Atenção para o detalhe: ‘perspectiva da nota de longo prazo’.
É o velho truque da profecia autorrealizável, que os tambores locais engrossam em repiques sôfregos e escaladas gulosas, numa espécie de ‘agora vai’.
A manchete de 'O Globo', desta 5ª feira, em letras garrafais, no alto da página, saboreava o acepipe. Idem a do 'Estadão'.
Mas a fita métrica da credibilidade é crível?
Que grau de confiança desfruta a própria Standard & Poor's, aqui tratada como um Moisés a rugir seu 11º mandamento: 'o Brasil fracassará'?
Ignora-se a folha corrida da fonte.
A causa comum tudo justifica.
A saber: joelhar o Brasil outra vez no altar dos mercados internacionais; interditar a formação do discernimento da sociedade sobre os problemas reais vividos pela transição do desenvolvimento brasileiro.
A convergência ortodoxa une sob a grife interesses da mesma cepa.

- _Tarefas propostas_
#1 Transcreva do texto sobre a Standard & Poor's, sem alterar nenhuma palavra, o trecho que vai de "Que grau de" até "da mesma cepa.".
#2 Por favor, estenda o texto sobre a Standard & Poor's, continuando a partir da última frase.
Os registros são um material independente do texto sobre a Standard & Poor's.

- _Material fornecido_
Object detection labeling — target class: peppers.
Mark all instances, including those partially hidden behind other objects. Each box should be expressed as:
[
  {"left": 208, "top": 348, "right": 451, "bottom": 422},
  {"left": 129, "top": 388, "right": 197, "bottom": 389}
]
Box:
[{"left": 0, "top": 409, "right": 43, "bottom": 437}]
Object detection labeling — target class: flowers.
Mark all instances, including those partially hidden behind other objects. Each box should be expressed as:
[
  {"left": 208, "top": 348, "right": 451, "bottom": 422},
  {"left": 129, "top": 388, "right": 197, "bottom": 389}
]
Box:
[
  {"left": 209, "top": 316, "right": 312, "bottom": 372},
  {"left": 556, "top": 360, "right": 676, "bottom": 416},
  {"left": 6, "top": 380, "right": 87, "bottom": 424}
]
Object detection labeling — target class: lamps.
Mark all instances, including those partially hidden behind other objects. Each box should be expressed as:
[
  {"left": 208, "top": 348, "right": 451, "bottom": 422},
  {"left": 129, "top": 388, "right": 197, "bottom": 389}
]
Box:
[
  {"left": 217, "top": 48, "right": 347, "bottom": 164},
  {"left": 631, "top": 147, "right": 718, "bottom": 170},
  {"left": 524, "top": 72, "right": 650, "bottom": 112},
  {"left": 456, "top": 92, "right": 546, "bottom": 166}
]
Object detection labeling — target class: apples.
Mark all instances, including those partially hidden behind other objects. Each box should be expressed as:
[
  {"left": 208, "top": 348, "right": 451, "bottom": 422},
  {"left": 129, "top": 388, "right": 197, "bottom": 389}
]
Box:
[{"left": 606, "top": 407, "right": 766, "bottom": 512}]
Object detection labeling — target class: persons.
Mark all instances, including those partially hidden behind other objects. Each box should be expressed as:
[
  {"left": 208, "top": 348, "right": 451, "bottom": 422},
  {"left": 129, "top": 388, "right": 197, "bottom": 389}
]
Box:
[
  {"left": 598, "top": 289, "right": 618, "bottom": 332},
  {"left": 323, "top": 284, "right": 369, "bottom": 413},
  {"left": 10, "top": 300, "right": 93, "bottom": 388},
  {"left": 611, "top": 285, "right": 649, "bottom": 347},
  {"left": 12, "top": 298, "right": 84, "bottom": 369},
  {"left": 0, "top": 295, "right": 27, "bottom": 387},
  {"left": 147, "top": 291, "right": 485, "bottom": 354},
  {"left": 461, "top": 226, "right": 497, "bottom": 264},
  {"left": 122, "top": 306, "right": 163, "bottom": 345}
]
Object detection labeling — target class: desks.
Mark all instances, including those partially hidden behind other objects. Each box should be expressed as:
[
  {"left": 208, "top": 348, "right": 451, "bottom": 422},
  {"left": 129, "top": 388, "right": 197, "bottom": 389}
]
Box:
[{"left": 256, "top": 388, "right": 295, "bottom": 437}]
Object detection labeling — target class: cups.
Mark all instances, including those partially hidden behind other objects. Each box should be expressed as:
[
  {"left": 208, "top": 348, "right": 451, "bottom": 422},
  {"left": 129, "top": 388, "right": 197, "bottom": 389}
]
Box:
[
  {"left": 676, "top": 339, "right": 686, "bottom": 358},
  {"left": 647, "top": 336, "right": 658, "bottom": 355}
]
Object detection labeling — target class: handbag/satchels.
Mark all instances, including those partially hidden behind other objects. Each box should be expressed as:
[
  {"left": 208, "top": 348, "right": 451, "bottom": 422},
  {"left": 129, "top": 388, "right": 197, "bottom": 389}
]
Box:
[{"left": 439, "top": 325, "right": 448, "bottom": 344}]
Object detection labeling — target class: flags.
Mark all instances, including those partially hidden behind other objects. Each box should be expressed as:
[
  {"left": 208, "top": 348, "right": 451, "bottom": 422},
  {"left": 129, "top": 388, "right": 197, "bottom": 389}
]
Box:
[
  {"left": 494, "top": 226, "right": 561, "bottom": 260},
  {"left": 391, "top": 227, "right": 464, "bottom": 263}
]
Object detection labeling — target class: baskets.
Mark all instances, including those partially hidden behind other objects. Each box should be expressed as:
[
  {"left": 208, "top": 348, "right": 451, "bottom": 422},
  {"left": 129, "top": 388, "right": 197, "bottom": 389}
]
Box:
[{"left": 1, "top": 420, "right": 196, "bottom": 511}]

- _Respostas do exercício_
#1
Que grau de confiança desfruta a própria Standard & Poor's, aqui tratada como um Moisés a rugir seu 11º mandamento: 'o Brasil fracassará'?
Ignora-se a folha corrida da fonte.
A causa comum tudo justifica.
A saber: joelhar o Brasil outra vez no altar dos mercados internacionais; interditar a formação do discernimento da sociedade sobre os problemas reais vividos pela transição do desenvolvimento brasileiro.
A convergência ortodoxa une sob a grife interesses da mesma cepa.

#2
É forçoso iluminar o DNA dessa endogamia.
Com a palavra, o economista Paul Krugman que , em agosto de 2011, atribuiu peso e medida à venerável instituição do mercado que acabara de rebaixar, também, a nota dos EUA .
Trechos do artigo de Krugman, ‘Credibilidade, cara-de-pau e dívida’:
“Para compreender todo o furor envolvendo a decisão da Standard & Poor’s, a agência de classificação de crédito, de rebaixar a nota dos títulos da dívida americana, é preciso ter em mente duas ideias aparentemente (mas não de fato) contraditórias.
A primeira é que os Estados Unidos não são mais o país estável e confiável de antes.
A segunda é que a própria S&P goza de credibilidade ainda menor; é o último lugar de onde alguém deveria esperar avaliações sobre as perspectivas do país.
Comecemos com a falta de credibilidade da S&P.
Se há uma expressão que descreve a decisão da agência de classificação de crédito de rebaixar a nota dos EUA, esta é a cara de pau – definida pelo exemplo do jovem que mata os pais e então implora por clemência alegando ser um órfão.
Afinal, o imenso déficit orçamentário dos EUA é em grande parte resultado de um declínio econômico que se seguiu à crise financeira de 2008.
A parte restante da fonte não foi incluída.